**EXTRACT**.
┌────────

When you teach cell biology over and over again you end up looking at a lot of textbook figures showing the inside of the cell, and that has a stupidizing effect. Everything is so present and accounted for; the endoplasmic reticulum blooms out of the nuclear membrane, the Golgi body between the ER and the plasma membrane, mitochondria, ribosomes and vesicles swim around in the cytoplasm. Each textbook figure, while slightly different to avoid the copyright of the last cytoplasmic artist, is just like the last and the next. Rarely do you learn anything new by looking at these pictures. Enter the annulate lamellae.
I stumbled upoon it in papers describing the neoblast cells of Planarian worms (here) while reading up on why my students would have THREE Planaria in a dish resulting from cutting ONE worm in half three weeks ago. Some of these cells are described as having no ER (what??) and sometimes the ER that is seen is
“apparently detaching from the nuclear to move out into the cytoplasm”

└────────

**YOUR TASK**.
Decide whether each statement agrees with the extract above on cell biology figures. Give yes or no for each, along with the extract's deciding words quoted exactly. 1. Looking at textbook figures of the cell often teaches something new. 2. The students ended up with three Planaria after cutting one worm in half. 3. Some neoblast cells are described as having no ER.

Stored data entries
┌────────

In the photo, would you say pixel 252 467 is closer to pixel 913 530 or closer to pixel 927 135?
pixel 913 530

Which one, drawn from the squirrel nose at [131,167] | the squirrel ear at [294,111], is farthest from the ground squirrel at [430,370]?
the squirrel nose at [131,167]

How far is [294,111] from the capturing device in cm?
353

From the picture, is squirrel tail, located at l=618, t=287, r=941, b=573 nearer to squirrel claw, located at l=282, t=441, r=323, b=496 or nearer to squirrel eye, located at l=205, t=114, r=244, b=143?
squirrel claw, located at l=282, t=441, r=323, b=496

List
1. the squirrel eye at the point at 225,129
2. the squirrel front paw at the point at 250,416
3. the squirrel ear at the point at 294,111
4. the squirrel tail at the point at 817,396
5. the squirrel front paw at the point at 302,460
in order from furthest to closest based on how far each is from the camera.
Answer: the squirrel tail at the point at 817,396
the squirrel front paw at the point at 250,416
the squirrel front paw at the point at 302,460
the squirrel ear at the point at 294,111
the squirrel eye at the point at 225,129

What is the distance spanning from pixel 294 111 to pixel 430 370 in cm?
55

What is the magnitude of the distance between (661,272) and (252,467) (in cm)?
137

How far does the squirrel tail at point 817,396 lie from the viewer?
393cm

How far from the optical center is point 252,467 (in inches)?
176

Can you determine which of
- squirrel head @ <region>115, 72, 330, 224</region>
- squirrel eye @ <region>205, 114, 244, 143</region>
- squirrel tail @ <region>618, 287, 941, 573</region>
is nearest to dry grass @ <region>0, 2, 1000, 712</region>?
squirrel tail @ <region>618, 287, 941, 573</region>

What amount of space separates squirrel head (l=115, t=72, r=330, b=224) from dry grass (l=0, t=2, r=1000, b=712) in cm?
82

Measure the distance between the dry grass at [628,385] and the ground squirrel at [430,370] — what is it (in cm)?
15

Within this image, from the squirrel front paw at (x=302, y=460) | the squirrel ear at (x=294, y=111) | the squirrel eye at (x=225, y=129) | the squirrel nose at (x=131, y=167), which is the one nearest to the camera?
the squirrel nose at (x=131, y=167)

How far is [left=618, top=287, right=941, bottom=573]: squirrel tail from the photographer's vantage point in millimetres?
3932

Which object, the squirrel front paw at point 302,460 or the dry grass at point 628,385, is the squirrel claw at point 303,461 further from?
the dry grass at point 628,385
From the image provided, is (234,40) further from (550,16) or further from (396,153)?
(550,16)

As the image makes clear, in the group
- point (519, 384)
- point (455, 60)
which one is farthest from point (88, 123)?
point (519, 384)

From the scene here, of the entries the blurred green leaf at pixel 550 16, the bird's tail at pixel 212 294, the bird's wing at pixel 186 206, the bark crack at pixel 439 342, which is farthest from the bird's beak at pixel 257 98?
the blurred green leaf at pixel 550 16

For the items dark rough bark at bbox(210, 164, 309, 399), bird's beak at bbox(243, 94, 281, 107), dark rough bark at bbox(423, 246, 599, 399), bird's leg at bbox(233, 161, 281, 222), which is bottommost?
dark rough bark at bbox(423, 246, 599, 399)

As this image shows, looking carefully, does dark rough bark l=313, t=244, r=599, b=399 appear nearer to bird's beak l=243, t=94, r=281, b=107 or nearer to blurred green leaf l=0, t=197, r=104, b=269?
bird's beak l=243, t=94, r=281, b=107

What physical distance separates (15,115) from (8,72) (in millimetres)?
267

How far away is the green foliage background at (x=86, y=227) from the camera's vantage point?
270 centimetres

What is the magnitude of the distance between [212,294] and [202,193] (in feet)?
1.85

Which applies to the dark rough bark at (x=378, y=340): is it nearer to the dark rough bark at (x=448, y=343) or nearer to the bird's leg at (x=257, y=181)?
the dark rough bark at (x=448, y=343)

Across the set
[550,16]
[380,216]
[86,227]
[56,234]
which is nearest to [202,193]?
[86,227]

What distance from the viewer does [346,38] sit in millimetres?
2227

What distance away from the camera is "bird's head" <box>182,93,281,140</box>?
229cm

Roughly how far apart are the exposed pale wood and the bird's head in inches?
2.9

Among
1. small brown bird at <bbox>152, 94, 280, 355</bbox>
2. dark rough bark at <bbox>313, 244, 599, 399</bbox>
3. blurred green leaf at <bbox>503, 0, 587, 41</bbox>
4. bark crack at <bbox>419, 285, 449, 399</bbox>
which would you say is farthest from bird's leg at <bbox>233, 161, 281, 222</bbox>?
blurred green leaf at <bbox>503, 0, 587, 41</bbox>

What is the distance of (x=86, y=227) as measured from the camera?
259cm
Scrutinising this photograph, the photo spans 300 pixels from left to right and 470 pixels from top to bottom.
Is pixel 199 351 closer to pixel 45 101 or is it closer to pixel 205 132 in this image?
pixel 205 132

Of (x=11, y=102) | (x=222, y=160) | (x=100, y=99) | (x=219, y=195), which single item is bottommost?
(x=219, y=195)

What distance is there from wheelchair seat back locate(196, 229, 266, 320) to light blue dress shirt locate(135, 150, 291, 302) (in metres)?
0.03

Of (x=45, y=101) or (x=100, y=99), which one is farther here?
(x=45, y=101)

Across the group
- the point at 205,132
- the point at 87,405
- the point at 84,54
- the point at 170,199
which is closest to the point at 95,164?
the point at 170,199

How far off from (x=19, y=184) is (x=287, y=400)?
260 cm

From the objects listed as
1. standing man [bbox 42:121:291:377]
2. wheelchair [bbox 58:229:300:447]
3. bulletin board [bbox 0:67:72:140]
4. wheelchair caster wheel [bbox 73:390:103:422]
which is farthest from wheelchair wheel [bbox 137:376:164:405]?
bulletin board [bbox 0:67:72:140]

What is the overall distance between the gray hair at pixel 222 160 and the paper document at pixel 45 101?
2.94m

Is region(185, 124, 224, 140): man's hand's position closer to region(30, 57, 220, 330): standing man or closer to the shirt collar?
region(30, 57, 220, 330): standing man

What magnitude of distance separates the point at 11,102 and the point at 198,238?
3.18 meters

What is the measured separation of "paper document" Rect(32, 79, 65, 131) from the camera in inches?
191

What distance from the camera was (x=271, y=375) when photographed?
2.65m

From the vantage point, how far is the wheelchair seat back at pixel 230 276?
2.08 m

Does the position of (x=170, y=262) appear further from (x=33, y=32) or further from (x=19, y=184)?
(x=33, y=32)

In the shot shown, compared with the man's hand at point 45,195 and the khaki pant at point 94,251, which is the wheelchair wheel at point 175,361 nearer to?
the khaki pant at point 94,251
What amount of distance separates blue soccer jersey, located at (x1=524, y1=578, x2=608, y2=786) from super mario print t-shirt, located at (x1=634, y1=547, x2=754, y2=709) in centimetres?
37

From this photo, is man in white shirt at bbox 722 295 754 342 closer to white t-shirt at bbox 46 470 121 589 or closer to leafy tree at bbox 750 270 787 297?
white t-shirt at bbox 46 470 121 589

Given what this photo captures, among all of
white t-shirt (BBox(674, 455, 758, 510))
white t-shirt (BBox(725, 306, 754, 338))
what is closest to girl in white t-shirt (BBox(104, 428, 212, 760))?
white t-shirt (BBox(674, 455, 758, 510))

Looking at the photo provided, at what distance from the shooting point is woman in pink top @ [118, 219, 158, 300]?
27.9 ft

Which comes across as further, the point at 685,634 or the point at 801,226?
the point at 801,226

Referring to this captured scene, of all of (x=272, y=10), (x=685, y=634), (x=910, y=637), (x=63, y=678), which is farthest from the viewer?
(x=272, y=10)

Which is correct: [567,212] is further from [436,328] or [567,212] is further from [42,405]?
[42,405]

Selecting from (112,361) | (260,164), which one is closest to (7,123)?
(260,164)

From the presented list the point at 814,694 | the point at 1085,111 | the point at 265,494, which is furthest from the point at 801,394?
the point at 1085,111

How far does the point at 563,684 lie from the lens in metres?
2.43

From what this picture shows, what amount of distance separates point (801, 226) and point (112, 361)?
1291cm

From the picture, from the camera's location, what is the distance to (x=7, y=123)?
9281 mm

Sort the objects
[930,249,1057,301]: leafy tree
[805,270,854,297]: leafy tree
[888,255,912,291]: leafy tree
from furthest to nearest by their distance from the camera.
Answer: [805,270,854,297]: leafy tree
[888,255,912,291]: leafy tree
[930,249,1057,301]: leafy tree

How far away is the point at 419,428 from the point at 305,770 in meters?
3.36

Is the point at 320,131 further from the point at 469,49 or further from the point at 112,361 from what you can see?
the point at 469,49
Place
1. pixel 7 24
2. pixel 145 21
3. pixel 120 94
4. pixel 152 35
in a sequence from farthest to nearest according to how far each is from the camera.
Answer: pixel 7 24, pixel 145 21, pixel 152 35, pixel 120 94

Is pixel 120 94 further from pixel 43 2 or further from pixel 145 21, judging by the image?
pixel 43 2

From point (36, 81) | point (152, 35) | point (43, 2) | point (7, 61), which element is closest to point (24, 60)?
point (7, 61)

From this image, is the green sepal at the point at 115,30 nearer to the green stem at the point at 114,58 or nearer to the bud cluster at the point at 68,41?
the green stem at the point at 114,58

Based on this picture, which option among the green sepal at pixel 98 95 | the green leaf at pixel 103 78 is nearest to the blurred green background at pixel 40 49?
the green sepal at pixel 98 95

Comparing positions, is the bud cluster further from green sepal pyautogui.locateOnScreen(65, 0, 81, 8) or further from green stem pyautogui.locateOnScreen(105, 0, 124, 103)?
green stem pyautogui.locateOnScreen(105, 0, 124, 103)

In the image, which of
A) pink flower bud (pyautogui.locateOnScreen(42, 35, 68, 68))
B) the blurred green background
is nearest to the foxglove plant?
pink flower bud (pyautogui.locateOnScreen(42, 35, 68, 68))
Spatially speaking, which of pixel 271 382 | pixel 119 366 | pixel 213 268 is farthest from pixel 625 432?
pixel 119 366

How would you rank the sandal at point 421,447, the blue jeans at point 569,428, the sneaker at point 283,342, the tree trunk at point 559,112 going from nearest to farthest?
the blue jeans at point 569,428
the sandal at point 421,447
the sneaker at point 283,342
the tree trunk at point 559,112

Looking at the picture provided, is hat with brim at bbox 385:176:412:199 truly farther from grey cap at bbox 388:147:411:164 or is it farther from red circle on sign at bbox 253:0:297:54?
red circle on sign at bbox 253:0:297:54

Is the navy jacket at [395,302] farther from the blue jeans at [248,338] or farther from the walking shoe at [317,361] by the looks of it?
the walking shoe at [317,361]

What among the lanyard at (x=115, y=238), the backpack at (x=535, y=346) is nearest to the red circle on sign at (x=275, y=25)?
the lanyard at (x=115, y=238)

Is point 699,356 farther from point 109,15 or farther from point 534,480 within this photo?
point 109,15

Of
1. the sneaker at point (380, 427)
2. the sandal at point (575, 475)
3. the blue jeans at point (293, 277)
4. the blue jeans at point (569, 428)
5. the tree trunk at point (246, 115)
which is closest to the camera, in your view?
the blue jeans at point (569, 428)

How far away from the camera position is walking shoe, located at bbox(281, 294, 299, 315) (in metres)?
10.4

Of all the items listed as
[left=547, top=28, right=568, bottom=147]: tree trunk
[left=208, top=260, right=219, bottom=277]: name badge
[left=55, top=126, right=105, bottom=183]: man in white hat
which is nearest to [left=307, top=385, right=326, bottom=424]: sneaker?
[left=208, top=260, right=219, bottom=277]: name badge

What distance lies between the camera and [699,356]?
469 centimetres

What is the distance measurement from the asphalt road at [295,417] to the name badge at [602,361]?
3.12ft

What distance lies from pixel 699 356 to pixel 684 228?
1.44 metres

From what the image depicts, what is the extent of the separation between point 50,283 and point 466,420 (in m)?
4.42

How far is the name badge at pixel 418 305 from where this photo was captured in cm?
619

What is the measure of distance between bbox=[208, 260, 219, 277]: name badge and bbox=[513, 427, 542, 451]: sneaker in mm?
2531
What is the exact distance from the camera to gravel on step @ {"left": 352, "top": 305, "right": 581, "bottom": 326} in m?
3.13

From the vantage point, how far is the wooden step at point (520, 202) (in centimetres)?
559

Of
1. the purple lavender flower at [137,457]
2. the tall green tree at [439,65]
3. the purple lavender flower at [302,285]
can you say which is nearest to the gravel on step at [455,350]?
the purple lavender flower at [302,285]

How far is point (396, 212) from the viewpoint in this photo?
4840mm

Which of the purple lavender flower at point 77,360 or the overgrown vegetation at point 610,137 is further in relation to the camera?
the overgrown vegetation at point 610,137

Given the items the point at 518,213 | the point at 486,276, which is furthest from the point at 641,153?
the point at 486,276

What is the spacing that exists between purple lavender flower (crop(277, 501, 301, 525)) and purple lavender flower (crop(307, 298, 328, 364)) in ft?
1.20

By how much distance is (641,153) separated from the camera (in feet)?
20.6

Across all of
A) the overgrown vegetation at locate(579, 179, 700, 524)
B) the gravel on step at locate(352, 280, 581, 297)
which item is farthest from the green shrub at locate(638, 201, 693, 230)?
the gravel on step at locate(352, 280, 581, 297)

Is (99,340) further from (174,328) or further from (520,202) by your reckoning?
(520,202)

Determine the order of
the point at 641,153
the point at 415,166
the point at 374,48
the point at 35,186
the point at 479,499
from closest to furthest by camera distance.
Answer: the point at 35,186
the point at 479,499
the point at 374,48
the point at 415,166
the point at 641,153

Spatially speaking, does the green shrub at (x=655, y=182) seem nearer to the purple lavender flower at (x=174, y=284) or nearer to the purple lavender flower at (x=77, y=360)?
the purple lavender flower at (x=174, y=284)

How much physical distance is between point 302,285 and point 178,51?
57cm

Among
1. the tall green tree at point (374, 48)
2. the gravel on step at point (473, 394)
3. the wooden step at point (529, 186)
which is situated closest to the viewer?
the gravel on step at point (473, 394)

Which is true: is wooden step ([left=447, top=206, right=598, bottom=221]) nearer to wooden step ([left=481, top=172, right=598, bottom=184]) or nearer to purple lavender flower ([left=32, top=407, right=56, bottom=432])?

└────────

**YOUR SOLUTION**.
1. No: "Rarely do you learn anything new by looking at these pictures."
2. Yes: "my students would have THREE Planaria in a dish resulting from cutting ONE worm in half three weeks ago"
3. Yes: "Some of these cells are described as having no ER"